++++ EXERCISE TEXT ++++

Why do some countries get cleaner as they grow, while others get dirtier? Will economic growth lead to a planetary crisis? These are the kinds of questions that drew Ross McKitrick into the study of environmental economics.
“I remember back in the 1980s hearing about the need for more economic growth in the face of poverty and inequality, but also the need to tackle acid rain, ozone depletion, and other environmental consequences of growth,” says McKitrick. “I thought that economics must have something to say about how to balance these seemingly opposite priorities.”
The field of environmental economics was fairly new in Canada at that time. When McKitrick began his graduate work in 1989, there wasn’t a single course on the subject. “But many faculty and students were getting interested in it, and before long Canada had one of the most active environmental economics research communities in the world,” he says.
Over the years, the questions that first interested McKitrick have spawned many new directions. He has modelled the effects of carbon taxes on the Canadian economy and the effects of oil price shocks on air pollution trends in the U.S., analyzed the way spatial patterns of industrialization affect the measurement of global warming, looked at how anticipating household responses to rule changes can make regulatory design more efficient, and more.
“This is such a broad field to work in. You can never run out of interesting new subjects to tackle,” he says.
It’s also inherently interdisciplinary. McKitrick has worked alongside meteorologists, climatologists, thermodynamicists, statisticians, mathematicians, and other physical scientists. Most recently, he completed a study with a pair of Finnish biologists showing that the declining average household size is accelerating the eradication of malaria around the world, even in countries that aren’t using pesticides like DDT.
He has also found that tools developed in one field can help solve problems in others.
“Economists know a lot of statistical methods for analyzing time series data, such as stock markets and national accounts,” says McKitrick. “Scientists need these same tools for the analysis of large climate data sets, but in many cases they don’t know how to use them or even know they’re available.”
So this year, McKitrick organized the first international workshop for applications of econometric methods in climatology, drawing scientists and economists from around the world.
And what about the big questions that first attracted his attention?
“We are getting some answers,” says McKitrick. “Ontario is an interesting test case. From 1971 to 2013, our economy more than doubled in size, yet most forms of air pollution trended down, in some cases quite substantially. We can identify which policies worked well, and why, and which ones turn out to be too costly or ineffective to justify.”
These lessons are being applied to global challenges like climate change. McKitrick and his students are looking at novel ways to link real-time climate data to adaptive policy mechanisms, allowing market forces to form an efficient system for greenhouse gas management.
“The bigger the question, the more creative our thinking needs to be,” he says. “That’s what keeps research exciting.”

++++ ENTRIES PROVIDED ++++

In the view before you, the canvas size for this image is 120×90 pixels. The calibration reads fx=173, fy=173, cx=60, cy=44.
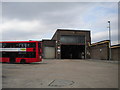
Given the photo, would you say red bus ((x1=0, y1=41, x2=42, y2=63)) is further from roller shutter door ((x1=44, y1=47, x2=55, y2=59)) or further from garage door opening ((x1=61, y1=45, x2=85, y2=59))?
garage door opening ((x1=61, y1=45, x2=85, y2=59))

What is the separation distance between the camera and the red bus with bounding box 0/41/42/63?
81.1 ft

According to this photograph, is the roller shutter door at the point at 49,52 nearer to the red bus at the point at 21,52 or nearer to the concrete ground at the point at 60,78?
the red bus at the point at 21,52

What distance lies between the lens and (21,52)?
24922 millimetres

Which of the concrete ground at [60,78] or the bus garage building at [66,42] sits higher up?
the bus garage building at [66,42]

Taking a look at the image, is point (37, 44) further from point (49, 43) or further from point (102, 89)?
point (49, 43)

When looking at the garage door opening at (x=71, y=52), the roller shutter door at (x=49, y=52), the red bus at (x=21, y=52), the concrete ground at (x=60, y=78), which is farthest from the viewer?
the garage door opening at (x=71, y=52)

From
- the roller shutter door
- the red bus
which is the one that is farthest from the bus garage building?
the red bus

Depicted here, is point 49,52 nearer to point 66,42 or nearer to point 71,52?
point 66,42

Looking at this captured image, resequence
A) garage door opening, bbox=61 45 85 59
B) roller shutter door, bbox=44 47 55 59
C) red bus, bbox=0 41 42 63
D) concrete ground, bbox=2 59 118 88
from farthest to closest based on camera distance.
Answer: garage door opening, bbox=61 45 85 59 → roller shutter door, bbox=44 47 55 59 → red bus, bbox=0 41 42 63 → concrete ground, bbox=2 59 118 88

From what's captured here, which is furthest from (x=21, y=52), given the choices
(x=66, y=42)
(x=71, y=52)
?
(x=71, y=52)

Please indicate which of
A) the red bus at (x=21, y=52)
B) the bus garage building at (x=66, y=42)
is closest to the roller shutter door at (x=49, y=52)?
the bus garage building at (x=66, y=42)

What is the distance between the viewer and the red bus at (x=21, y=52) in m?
24.7

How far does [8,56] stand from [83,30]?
30.8m

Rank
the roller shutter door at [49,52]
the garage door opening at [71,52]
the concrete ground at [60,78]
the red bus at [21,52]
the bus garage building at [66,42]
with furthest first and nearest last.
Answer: the garage door opening at [71,52], the roller shutter door at [49,52], the bus garage building at [66,42], the red bus at [21,52], the concrete ground at [60,78]
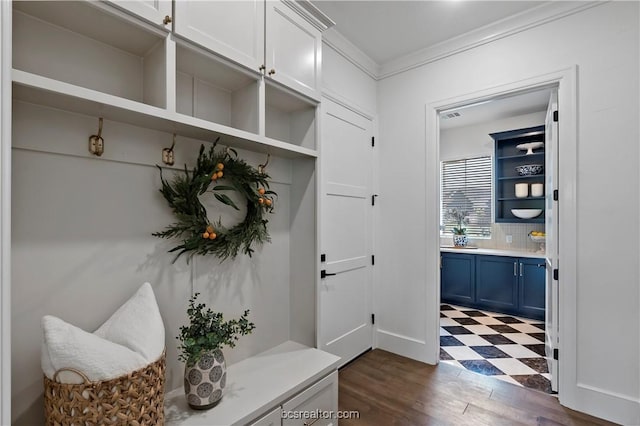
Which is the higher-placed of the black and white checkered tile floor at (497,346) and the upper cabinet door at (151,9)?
the upper cabinet door at (151,9)

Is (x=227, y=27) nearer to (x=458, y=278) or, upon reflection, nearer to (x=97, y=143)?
(x=97, y=143)

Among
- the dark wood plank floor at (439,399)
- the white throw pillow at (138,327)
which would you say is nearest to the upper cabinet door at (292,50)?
the white throw pillow at (138,327)

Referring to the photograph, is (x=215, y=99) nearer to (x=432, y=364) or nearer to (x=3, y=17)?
(x=3, y=17)

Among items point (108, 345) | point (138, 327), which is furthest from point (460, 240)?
point (108, 345)

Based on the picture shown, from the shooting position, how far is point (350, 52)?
2.74 metres

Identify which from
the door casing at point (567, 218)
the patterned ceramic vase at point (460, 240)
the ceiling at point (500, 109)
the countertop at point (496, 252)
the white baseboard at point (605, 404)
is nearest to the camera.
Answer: the white baseboard at point (605, 404)

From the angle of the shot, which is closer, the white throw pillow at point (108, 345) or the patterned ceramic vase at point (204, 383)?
the white throw pillow at point (108, 345)

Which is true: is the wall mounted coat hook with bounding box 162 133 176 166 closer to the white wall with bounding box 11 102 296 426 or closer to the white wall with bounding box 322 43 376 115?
the white wall with bounding box 11 102 296 426

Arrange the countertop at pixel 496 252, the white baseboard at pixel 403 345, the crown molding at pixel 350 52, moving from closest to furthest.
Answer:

++++

Please explain in one to three sentences why, according to the article on environmental economics, McKitrick organized the first international workshop for applications of econometric methods in climatology.

Economists know many statistical methods for analyzing time series data, such as stock markets and national accounts. Scientists need these same tools to analyze large climate data sets, but in many cases they don't know how to use them or even know they're available. So the workshop brought scientists and economists together from around the world.